About the Artist
Helen S Tiernan is a Canberra-based visual artist who majored in painting at the Australian National University (ANU) Canberra School of Art, graduating with honours in 2001. She has exhibited her work widely in the ACT as well as in Victoria and NSW. Helen's work is held in private collections, the ANU Loans Collection and the National Museum of Australia. Helen has received a number of awards and grants. Her work deals with historical and contemporary events and issues affecting Aboriginal people, particularly marginalisation and cultural retrieval.

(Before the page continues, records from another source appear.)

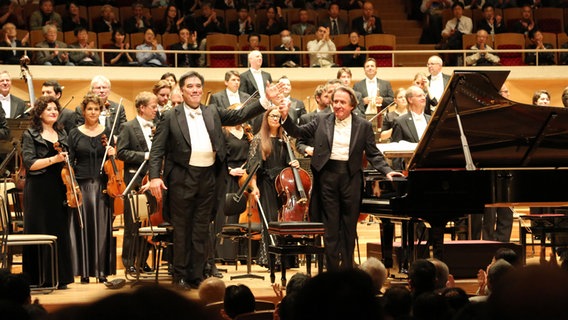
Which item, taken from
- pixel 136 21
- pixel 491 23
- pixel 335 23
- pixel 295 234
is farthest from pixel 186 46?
pixel 295 234

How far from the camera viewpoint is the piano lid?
5961 mm

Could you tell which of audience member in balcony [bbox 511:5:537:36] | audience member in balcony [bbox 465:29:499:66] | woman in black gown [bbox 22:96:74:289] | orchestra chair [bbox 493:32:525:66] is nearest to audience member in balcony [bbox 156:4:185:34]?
audience member in balcony [bbox 465:29:499:66]

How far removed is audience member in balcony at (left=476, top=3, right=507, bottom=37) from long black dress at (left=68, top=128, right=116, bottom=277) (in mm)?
8993

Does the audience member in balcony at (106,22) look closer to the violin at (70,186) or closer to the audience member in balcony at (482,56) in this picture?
the audience member in balcony at (482,56)

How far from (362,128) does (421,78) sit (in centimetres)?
327

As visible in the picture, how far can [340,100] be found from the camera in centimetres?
652

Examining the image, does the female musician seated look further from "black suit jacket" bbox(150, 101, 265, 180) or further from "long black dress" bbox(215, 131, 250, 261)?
"black suit jacket" bbox(150, 101, 265, 180)

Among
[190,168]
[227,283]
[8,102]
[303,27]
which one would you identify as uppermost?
[303,27]

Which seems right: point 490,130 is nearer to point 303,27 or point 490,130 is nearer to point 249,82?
point 249,82

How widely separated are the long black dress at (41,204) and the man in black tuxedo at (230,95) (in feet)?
8.27

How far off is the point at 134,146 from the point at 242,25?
23.3 feet

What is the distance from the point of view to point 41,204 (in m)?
6.51

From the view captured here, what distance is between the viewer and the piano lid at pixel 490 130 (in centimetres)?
596

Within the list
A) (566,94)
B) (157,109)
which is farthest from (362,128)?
(566,94)
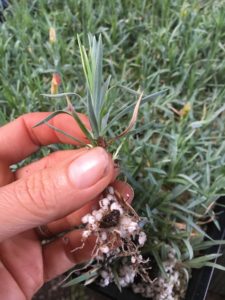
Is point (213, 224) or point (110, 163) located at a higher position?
point (110, 163)

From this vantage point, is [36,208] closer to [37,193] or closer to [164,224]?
[37,193]

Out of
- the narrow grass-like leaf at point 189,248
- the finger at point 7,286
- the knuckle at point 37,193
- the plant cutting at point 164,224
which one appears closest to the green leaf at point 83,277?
the plant cutting at point 164,224

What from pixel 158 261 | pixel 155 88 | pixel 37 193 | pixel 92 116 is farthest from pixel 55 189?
pixel 155 88

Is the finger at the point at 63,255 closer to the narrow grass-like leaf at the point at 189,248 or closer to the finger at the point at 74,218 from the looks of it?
the finger at the point at 74,218

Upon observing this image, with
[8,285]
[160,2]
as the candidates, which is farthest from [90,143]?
[160,2]

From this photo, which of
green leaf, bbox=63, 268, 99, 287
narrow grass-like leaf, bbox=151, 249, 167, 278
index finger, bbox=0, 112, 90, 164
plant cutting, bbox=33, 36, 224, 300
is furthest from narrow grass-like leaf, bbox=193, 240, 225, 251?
index finger, bbox=0, 112, 90, 164

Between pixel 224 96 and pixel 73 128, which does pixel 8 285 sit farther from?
pixel 224 96
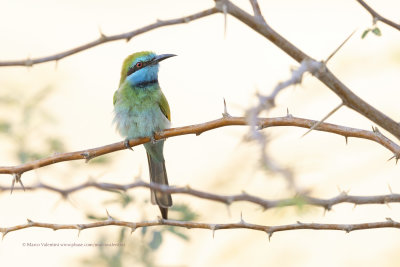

Her focus has been on cross-cultural interactions and personal journeys, including titles such as Silent Generations, Songlines-journeys through Country and Shared Histories. Mark making and patination, embossed and applied, feature strongly in her works. They refer to familiar patterns recalling a domestic past as well as an Indigenous one. Her paintings interrogate, challenge and explore the many contradictions that lie below the surface of society. Other works explore concerns in relation to the validation of feminine experience and its transformation from craft to art and from the private to the public arena. Throughout each body of work she continues to indulge her fascination with exotic folds of fabric, drawing on the sensual surfaces of traditional seventeenth century Flemish and Edwardian artists and consulting the work of nineteenth century designer of wallpaper and textiles, William Morris. The idea of elevating the ordinary to the extraordinary by giving it cultural and conceptual meaning - from nature to culture - informs her overall approach.